Environmental exposures also influence the probability of CKD diagnosis. Air and water quality, hazardous wastes, and community structures can impact physiological symptoms. As the ever-changing climate crisis worsens, so do the odds of CKD.  

Prevention  

Chronic kidney disease is a progressive and permanent disorder. Once the kidneys have been damaged, there is no way to undo them. However, multiple lifestyle aspects can contribute to slowing down or preventing the disease altogether.  

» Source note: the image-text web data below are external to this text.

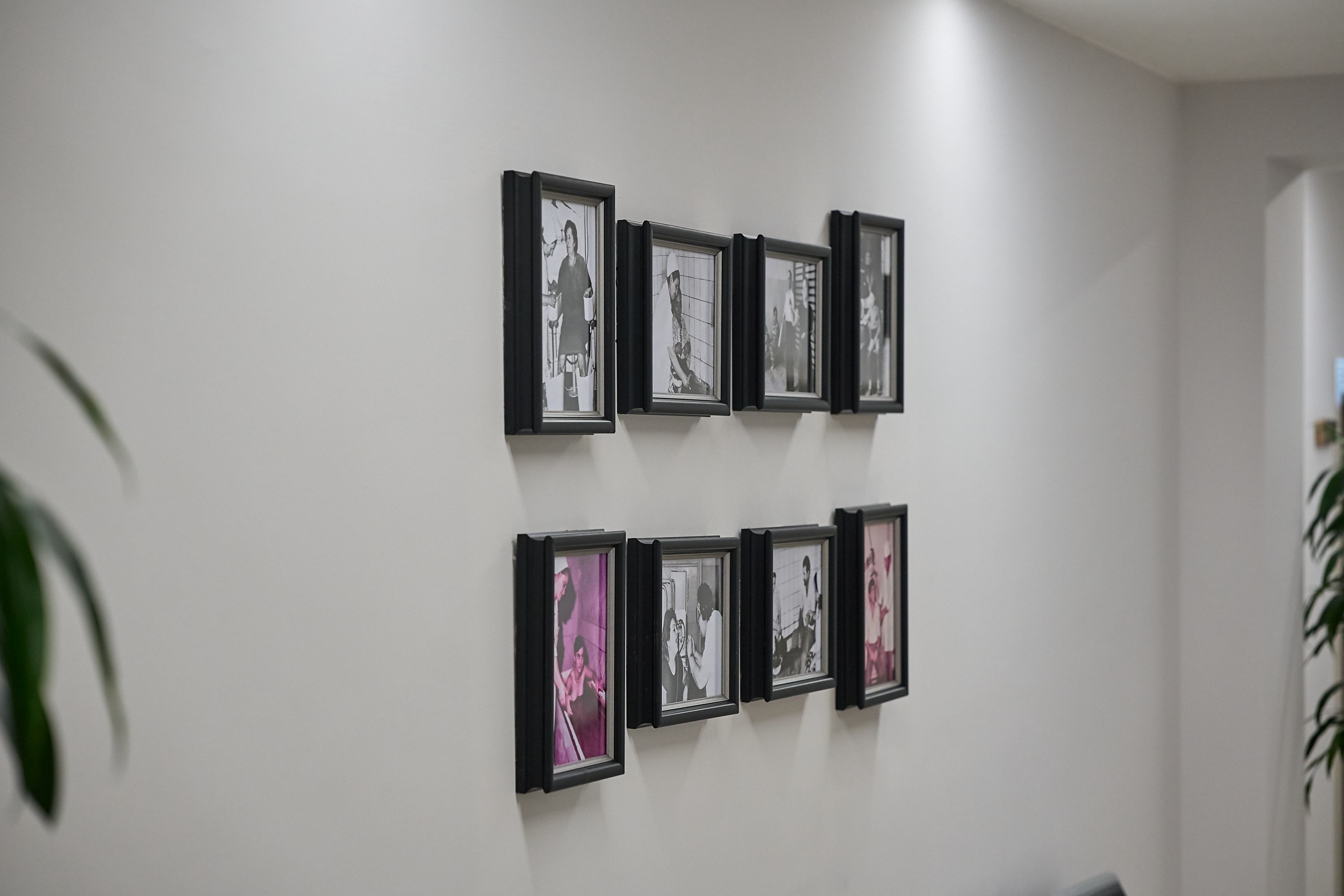 Image 11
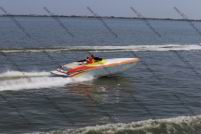 IMG_0890 (777x518).jpg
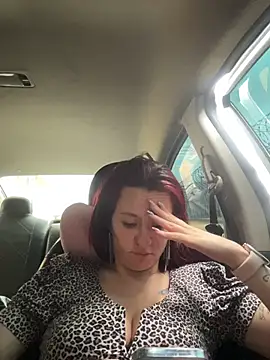 Zoe fire online show from November 14, 1:44 pm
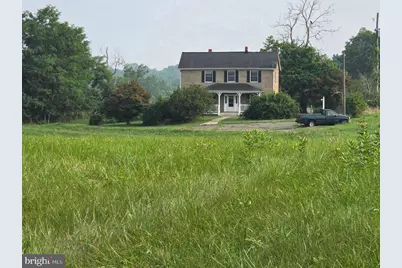 11601 Van Brady Rd, Upper Marlboro, MD 20772 - Photo 10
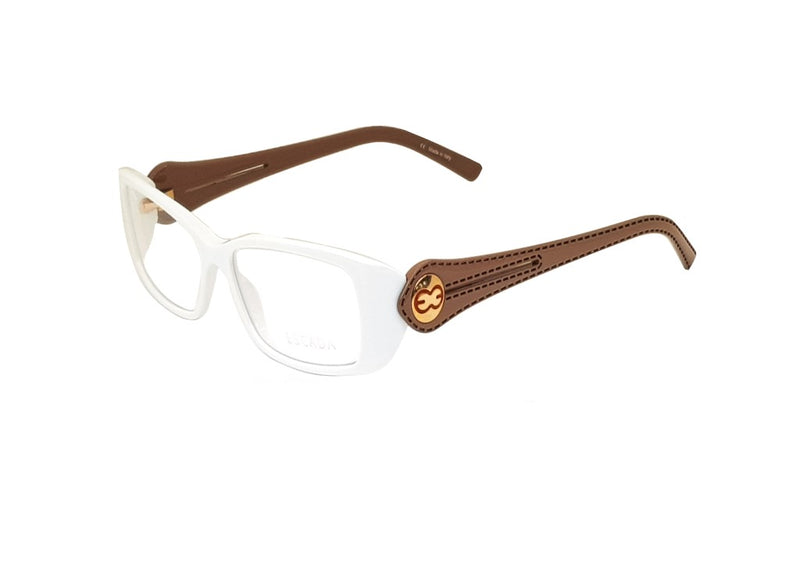 ESCADA VES123 (0847) Optischer Rahmen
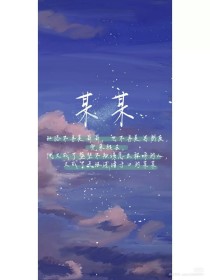 丝瓜电脑网页版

As diabetes and hypertension are the most likely comorbidities to lead to CKD, managing and preventing these may mitigate the disease expansion. Managing diabetes and high blood pressure may include adjusting and adhering to a medication regimen. 

Adopting a kidney-friendly diet may also diminish risks. The NIDDK states that a sodium intake of fewer than 2,300 milligrams with a diet of fresh fruits, fresh or frozen vegetables, whole grains, and low-fat or fat-free dairy products is ideal for preventing CKD.  

Additionally, incorporating 30 minutes of exercise, developing healthy sleep habits, managing stress,  and limiting smoking and alcohol intake may contribute to disease prevention. 

Treatment and Management 

Once diagnosed with kidney disease, patients must work with physicians to minimize or prevent progression.  

The treatment for CKD is similar to its prevention as managing comorbidities, diet, and exercise are essential for CKD patients. The AKF also states that diuretics may be used to minimize kidney swelling by getting rid of salt and water.  

In later stages or more severe CKD, dialysis may be used to assist the kidneys in filtering toxins. The last resort treatment for CKD is a kidney transplant.  

Overall, CKD is an intricate chronic illness with multiple contributory factors. While not widely understood by the public, CKD has a high prevalence in the US. Unfortunately, CKD is not reversible, so prevention is essential. Maintaining a healthy diet and exercise routine and managing comorbidities are critical in disease management and prevention.